Liberdade, descentralização e desburocratização

O que torna um homem livre senão a capacidade de poder fazer as suas escolhas? Do Estado, espera-se a condição para o indivíduo exercer a sua liberdade e proteger sua vida e propriedade. Não basta, porém, que a nação assegure a liberdade no plano político, é imperioso que ela se estenda ao quotidiano do cidadão. Uma Administração Pública complexa e centralizada, tipicamente burocrática, afasta o homem comum da esfera pública, além de elevar o risco de opressão estatal.

Tocqueville (1998) alerta que os sujeitos, quando abrem mão de dirigirem suas vidas, escolherem seus representantes e gerirem seus problemas, para transferir as decisões a um burocrata, perdem a aptidão de escolher aqueles que deveriam conduzi-los, tornando-os um povo de servos. Para o autor, a centralização político-administrativa é um obstáculo à cidadania e ao desenvolvimento da liberdade política, em que o “soberano estende os braços para abarcar a sociedade inteira, e cobre-a de uma rede de pequenas regras complicadas, minuciosas e uniformes, através da qual mesmo os espíritos mais originais e as almas mais fortes não conseguirão romper” (TOCQUEVILLE, 1998, p. 273). 

A distância entre governantes e governados pode ser mensurada através da possibilidade de o cidadão praticar suas ações livremente e de ser capaz de se envolver com a polis. Nesse sentido, Tocqueville (1998, p.389) aponta que: “Quando o público governa, não há homem que não sinta o preço do bem-estar público e que não procure cativá-lo, atraindo para si a estima e a afeição daqueles em cujo meio devem viver”.

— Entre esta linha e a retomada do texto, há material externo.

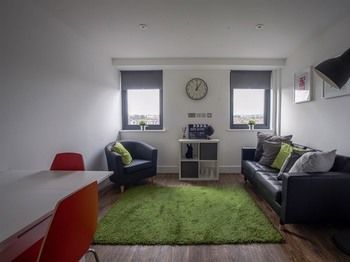 Linton Appartement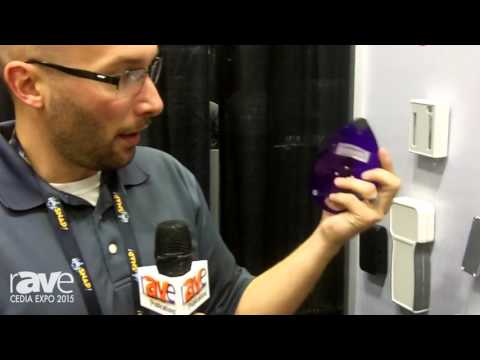CEDIA 2015: Hammond Manufacturing Exhibits Its Small Enclosures Line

A capacidade de pensar e tomar decisões limitadas à administração central desestimula o espírito de liberdade e participação dos cidadãos. Evidente que as mazelas de uma nação são sentidas na ponta por aqueles que vivenciam a situação. Assim, a destreza do governo local ou de particulares seria muito mais eficaz, inovadora, ágil e econômica para resolver determinados assuntos. Ademais, a concentração de poder em nível federal leva a morosidade das soluções, inchaço do aparato burocrático e esvaziamento da autoridade periférica (BELTRÃO, 1984).

Dentro da perspectiva da Nova Gestão Pública, Osborne e Gaebler (1995) indicam que a descentralização da autoridade abre espaço para um gerenciamento participativo, possibilitando uma ação conjunta entre a sociedade civil organizada, o setor público e o setor privado. Já na ótica do Novo Serviço Público, o homem é um ser político disposto a agir na comunidade, cujo juízo moral é construído a partir da discussão pública (SALM E MENEGASSO, 2009). Outrossim, embora haja divergências epistemológicas nas teorias de Administração Pública, a descentralização é um elo em comum.

A burocracia, portanto, não abre espaço para a descentralização nem para as escolhas individuais. Desse modo, cabe investigarmos os caminhos com mais ou menos centralização, e que irão levar para lugares tão distintos.

REFERÊNCIAS:

BELTRÃO, Hélio. Descentralização e Liberdade. Rio de Janeiro: Record, 1984.

OSBORNE, David; GAEBLER, Ted. Reinventando o governo: como o espírito empreendedor está transformando o setor público. Brasília: MH Comunicação, 1995.

SALM, J. F.; MENEGASSO, M. E. Os modelos de administração pública como estratégias complementares para a coprodução do bem público. Revista de Ciências da Administração, v.11, n. 25, p. 97-114, set/dez 2009. 

TOCQUEVILLE, Alexis de. A Democracia na América. Tradução de Eduardo Brandão. São Paulo: Martins Fontes, 1998.